Washington, DC – As Congress prepares a new round of unilateral Iran sanctions, two top State Department officials discussed the Obama administration’s approach to Iran’s human rights situation last Wednesday before the Middle East subcommittee of Senate Foreign Relations Committee.
The officials highlighted the recent successful establishment of a United Nations human rights monitor, which Middle East Subcommittee Chairman Bob Casey called a “significant achievement.”
Michael Posner, the Assistant Secretary for Democracy, Human Rights, and Labor, noted that the Iranian government devoted enormous diplomatic resources to defeat the monitor’s establishment, but that key states that Iran counted on to obstruct the measure had crossed over to support it.
“It’s really extraordinary for the [Iranian] government to put so much diplomatic capitol to defeating it,” Posner said. “That to me says there is a sensitivity or vulnerability to multilateral action, which is much greater than just the U.S. or EU criticizing them.”
Deputy Assistant Secretary Philo Dibble, who heads the State Department’s Iran desk, said the monitor provides “another mechanism that will force the Iranian government to talk to the international community” about human rights. He noted what he called an important “new phenomena” in which Brazil and other leaders of the Non-Aligned Movement are beginning to join efforts to press Iran on human rights. “We will be looking at how to work with them and with others to advance this issue even further,” he said.
Some in Congress, however, are frustrated that the Obama Administration has not taken more unilateral steps to press Iran on the nuclear issue and on human rights abuses.

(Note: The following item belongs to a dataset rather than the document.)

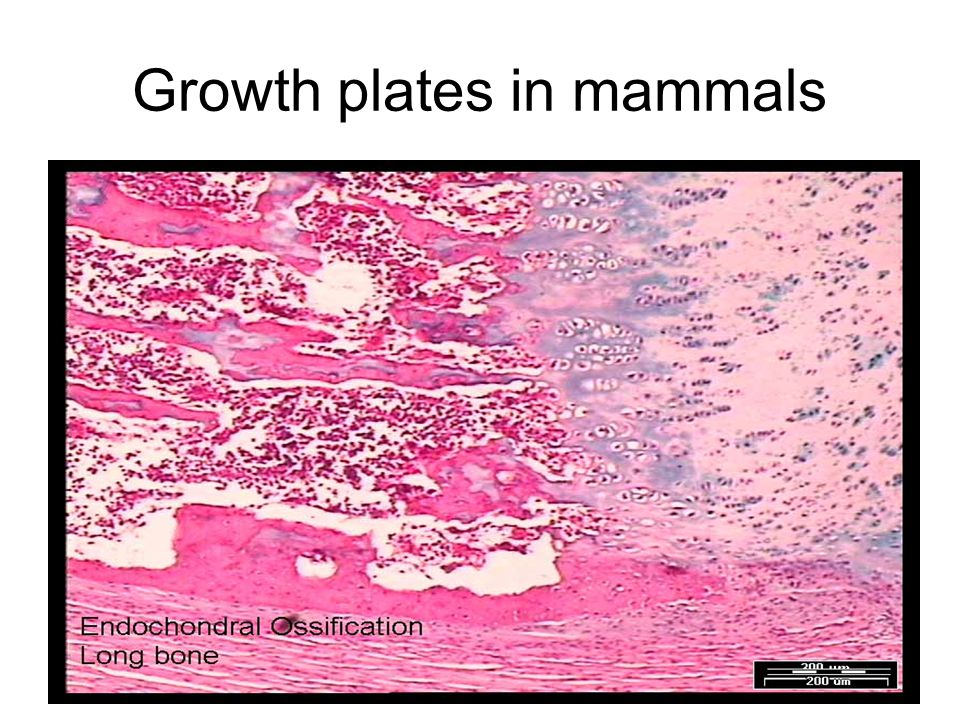 Growth plates in mammals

The Senate Banking Committee recently threatened to block the nomination of the Treasury’s top official in charge of economic sanctions on Iran if the U.S. does not impose new sanctions on foreign banks. And Casey noted that he and others in the Senate had called for further U.S. sanctions on Iranian human rights violators. A new package of Iran sanctions being proposed in the House and Senate would weaken the President’s authority to decide how to impose certain sanctions.

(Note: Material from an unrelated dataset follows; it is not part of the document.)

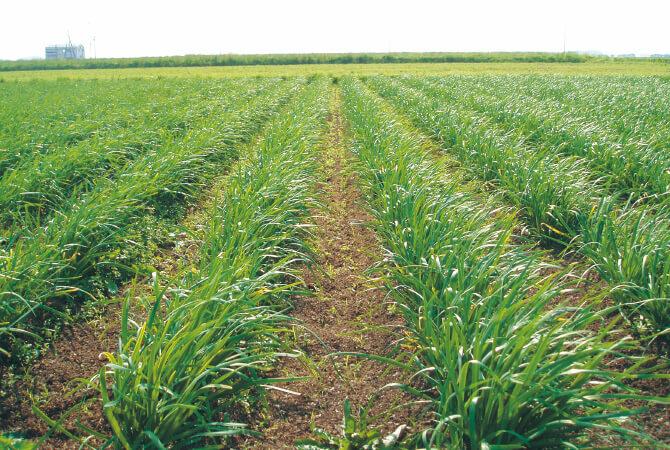 堆肥と米ぬかの「ぼかし肥料」を与えた元気な土で育てているニラ畑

Casey asked the officials how Congress could productively intervene with new sanctions legislation, to which Dibble responded, “we think we have the authority we require.” He acknowledged, “we’ll be happy to continue our conversation with the Senate and the House to see what more can be accomplished.”
The new sanctions package will likely include a measure introduced last week by Senator Mark Kirk that would organize Iran human rights efforts under a new U.S. Special Representative on Human Rights and Democracy in Iran. The official would be charged with encouraging foreign governments to sever diplomatic relations and impose economic sanctions on Iran. Green Movement leaders have warned that isolation policies have only made human rights and democracy efforts more difficult.

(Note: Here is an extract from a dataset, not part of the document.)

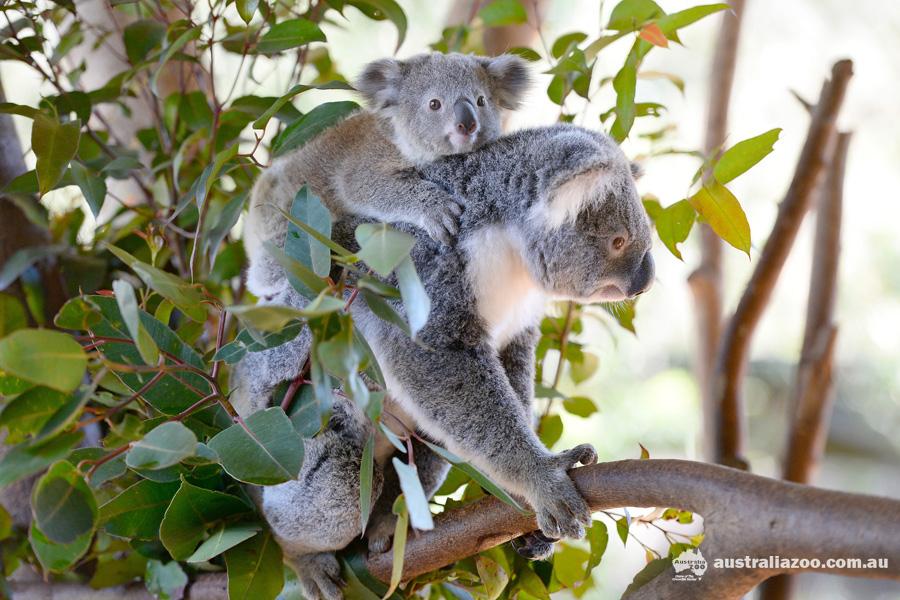 koala & joey.jpg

Casey asked whether Iran human rights policy should be focused under a single office, saying, “unless there’s one person, or one office, that is charged with the overall responsibility, I think there will be some concerns that will continue.”
But Posner cautioned against consolidating the efforts into a new position. “The main messengers here are the President and the Secretary of State. There is no issue, in my portfolio on human rights, where the President and Secretary of State have been more outspoken more often. And I want to keep it that way,” he said. “If we send a signal that the most senior officials in our government are paying attention, as they are, I think that’s actually the most powerful message we can send.”
Also testifying at the hearing was a second panel that included Kambiz Hosseini, the co-host of the VOA Persian show Parazit, and Rudi Bakthiar of the International Campaign on Human Rights in Iran.
Bakhtiar urged for satellite Internet service to be provided in Iran to allow Iranians to circumvent government filtering. “As long as the Internet is carried through fiber optics, we have to find a way to counter that, because fiber optics will always allow a government to block it and always has the ability to be controlled by the government,” she said. “So the sooner we invest in wireless technology, the better.”
Hosseini said that one of his goals for Parazit is “trying to win the hearts and minds” of poorer Iranians, including basijis and plainclothes officers, who support Iran’s government out of economic necessity. “Morally, sometimes, they know that this is wrong, what they’re doing,” he said. “But they’re getting paid, they have to survive. And we’re trying to reach out to them.”